This is the fourth Noctilux lens ever created and only the second released this century, this lens follows in the footsteps of the Noctilux-M 50mm F0.95 ASPH released in 2008. But while Leica is calling this the “co-founder of a new family of lenses,” the company is also quick to point out that the new Noctilux-M 75mm F1.25 boasts some advantages over its older brother:

The upgraded features of the Noctilux-M 75 mm f/1.25 ASPH. open up entirely new opportunities in portrait and close-up photography, including a shallower depth of focus than that of the Noctilux-M 50 mm f/0.95 APSH. and a close focusing distance of 0.85m, making for a reproduction ratio of 1:8.8 for even more precise isolation of subjects. Additionally, the eleven blades of its iris ensure a soft and harmonious bokeh in out-of-focus areas.

Inside, you’ll find six groups made up of nine lens elements that have been manufactured from glasses with “high anomalous partial dispersion and low chromatic dispersion.” Two of those elements are aspherical, and the lens uses a floating element with what Leica describes as a “complex focusing mechanism” (aren’t they all?) that promises high-quality performance all the way from minimum focus distance to infinity.

You can read more about the Noctilux-M 75mm F1.25 in the full press release and tech specs below, but if you like what you read, be ready to drop some serious cash. According to Leica, the lens will retail for $ 12,795 when it shows up at Leica stores, boutiques and dealers in the beginning of 2018.

Press Release

Leica Camera Pushes Photographic Boundaries With the New Leica Noctilux-M 75 mm f/1.25 ASPH Lens

True to the Noctilux legacy, the new lens boasts impeccable speed and exceptional imaging performance

November 29, 2017 – For more than 50 years, the name ‘Noctilux’ has been synonymous with exceptional speed and outstanding optical design. Today, Leica Camera announces the newest addition to their lens portfolio – the Leica Noctilux-M 75 mm f/1.25 ASPH. Coupled with exceptional imaging performance and unique bokeh, its hair-thin depth of focus isolates subjects with extreme precision, ideal for portraits with an unmistakable “Leica look”.

A legacy of excellence

The first lens of the Noctilux family, the Leica Noctilux 50 mm f/1.2, was announced at photokina in 1966. While the original lens innovated with revolutionary optical properties, ongoing developments led to the launch of two additional generations of the Noctilux in 1975 and 2008. The additional lenses were developed under the premise of further pushing the envelope for imaging performance, each with a faster aperture than its predecessor. All Noctilux-M lenses to this day are special for their rendering and aesthetic when shot wide-open, yielding a three-dimensional “pop” that separates its subjects from the background like no other lenses. The out-of-focus areas behind the subject is smooth and pleasing to the eye, giving a lovely soft background even in the darkest of lighting scenarios.

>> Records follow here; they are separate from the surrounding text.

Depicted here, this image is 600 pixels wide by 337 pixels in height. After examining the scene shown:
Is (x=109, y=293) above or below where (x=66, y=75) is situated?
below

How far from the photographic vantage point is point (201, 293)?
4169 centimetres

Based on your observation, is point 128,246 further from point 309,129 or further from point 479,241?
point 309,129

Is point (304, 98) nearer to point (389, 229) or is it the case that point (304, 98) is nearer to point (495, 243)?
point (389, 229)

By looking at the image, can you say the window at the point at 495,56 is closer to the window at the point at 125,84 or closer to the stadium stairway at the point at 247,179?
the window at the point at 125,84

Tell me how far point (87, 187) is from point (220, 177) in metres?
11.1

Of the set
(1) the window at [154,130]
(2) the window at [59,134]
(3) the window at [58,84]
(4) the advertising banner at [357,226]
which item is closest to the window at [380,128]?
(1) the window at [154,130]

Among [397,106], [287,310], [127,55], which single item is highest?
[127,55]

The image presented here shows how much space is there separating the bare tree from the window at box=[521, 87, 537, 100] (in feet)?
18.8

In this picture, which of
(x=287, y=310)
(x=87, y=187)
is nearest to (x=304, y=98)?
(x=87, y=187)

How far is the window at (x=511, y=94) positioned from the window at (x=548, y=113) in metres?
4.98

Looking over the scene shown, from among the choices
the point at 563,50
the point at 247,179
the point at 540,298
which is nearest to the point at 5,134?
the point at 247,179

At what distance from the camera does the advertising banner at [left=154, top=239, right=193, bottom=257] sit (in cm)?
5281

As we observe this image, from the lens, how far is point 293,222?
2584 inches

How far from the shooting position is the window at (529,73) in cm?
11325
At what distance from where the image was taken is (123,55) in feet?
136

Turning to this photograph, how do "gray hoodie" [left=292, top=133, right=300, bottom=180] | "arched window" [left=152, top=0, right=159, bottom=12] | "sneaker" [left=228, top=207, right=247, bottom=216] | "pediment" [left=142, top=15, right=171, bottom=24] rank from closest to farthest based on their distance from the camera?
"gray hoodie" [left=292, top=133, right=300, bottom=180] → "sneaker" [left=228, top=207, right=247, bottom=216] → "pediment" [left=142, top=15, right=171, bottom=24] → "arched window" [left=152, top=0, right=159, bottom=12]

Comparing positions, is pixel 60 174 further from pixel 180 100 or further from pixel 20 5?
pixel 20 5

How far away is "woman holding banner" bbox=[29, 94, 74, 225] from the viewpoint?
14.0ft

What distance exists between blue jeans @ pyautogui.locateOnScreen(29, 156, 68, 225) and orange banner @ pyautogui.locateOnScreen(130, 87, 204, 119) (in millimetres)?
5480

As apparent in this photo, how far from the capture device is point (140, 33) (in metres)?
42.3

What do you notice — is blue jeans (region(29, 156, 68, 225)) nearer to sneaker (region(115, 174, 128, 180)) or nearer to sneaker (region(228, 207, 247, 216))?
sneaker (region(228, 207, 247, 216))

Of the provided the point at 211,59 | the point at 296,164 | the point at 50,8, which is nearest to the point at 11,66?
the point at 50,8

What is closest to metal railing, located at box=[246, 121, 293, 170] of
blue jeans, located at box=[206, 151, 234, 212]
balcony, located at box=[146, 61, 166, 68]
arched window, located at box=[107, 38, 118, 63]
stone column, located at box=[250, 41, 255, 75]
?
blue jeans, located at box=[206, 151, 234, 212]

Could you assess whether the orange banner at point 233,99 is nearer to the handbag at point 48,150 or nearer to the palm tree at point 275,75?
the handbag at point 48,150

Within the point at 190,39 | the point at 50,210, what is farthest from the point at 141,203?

Together with the Leica Noctilux-M 50 mm f/0.95 ASPH., the Leica Noctilux-M 75 mm f/1.25 ASPH. is the co-founder of a new family of lenses. The two current members of this family are both distinguished by their extreme maximum aperture and exceptionally high performance at all apertures, even wide open, and lend themselves to the creation of timeless images marked by a distinctive and revered Leica aesthetic.

Superior imaging performance

The upgraded features of the Noctilux-M 75 mm f/1.25 ASPH. open up entirely new opportunities in portrait and close-up photography, including a shallower depth of focus than that of the Noctilux-M 50 mm f/0.95 APSH. and a close focusing distance of 0.85m, making for a reproduction ratio of 1:8.8 for even more precise isolation of subjects. Additionally, the eleven blades of its iris ensure a soft and harmonious bokeh in out-of-focus areas.

To guarantee this extraordinary imaging performance, the nine elements in six groups that make up its optical design are manufactured from glasses with high anomalous partial dispersion and low chromatic dispersion. Two of the elements are aspherical, and reduce other potential aberrations to a hardly detectable minimum. The use of a floating element within the complex focusing mechanism guarantees a constantly high level of imaging performance throughout the entire focusing range of the lens – from its minimum focus distance to infinity.

When shooting at maximum aperture, the exceptionally shallow depth of field of the Noctilux-M 75 mm f/1.25 APSH. can be easily focused in when an electronic viewfinder such as the Leica Visoflex. Additionally, the Leica M-Adapter L transforms the Noctilux-M into an excellent lens to use in conjunction with the Leica SL. When the lens is mounted on the Leica SL, the 4.4 megapixel resolution of the camera’s EyeRes® electronic viewfinder enables particularly comfortable and extremely precise focusing.

The Noctilux-M 75mm f/1.25 ASPH. features the convenience of an integrated lens hood, which can be extended or retracted in one simple twist. The lens is complemented by a tripod adapter for safe and secure mounting of the lens on a tripod.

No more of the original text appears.